• Given instruction
Please copy out, word for word, the part of the records below that opens with the line containing "What is the spacing" and runs through the end of the records, including both ends.

• Records for the task

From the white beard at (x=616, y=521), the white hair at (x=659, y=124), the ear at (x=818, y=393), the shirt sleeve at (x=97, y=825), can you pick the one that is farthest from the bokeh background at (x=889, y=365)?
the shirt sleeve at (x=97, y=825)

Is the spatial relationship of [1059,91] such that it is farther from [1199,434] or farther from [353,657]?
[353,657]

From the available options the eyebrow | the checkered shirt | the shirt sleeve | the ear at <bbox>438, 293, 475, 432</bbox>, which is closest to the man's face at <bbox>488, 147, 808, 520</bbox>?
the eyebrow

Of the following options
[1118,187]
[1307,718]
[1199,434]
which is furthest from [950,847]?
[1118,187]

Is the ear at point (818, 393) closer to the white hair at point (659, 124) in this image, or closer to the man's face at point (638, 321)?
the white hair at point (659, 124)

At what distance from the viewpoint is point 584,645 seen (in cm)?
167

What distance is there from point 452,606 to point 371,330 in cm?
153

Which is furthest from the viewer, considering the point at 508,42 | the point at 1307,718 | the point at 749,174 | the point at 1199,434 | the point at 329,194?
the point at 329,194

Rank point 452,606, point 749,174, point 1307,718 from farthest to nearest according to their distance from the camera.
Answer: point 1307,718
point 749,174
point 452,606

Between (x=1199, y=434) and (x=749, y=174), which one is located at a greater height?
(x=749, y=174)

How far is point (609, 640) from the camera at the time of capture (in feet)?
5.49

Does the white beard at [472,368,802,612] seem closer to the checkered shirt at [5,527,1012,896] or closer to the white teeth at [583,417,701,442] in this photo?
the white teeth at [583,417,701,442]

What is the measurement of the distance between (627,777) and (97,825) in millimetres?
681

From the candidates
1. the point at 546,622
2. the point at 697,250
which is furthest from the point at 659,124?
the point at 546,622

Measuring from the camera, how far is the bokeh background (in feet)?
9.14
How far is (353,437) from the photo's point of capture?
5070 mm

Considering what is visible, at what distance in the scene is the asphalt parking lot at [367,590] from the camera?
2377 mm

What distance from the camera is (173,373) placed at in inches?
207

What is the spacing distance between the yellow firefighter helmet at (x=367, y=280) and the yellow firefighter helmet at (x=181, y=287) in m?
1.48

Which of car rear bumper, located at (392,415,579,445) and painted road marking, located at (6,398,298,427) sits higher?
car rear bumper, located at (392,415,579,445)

• Problem solution
What is the spacing distance between the yellow firefighter helmet at (x=367, y=280) and the yellow firefighter helmet at (x=181, y=287) in m?
1.48

Which of car rear bumper, located at (392,415,579,445) and painted road marking, located at (6,398,298,427) sits higher?
car rear bumper, located at (392,415,579,445)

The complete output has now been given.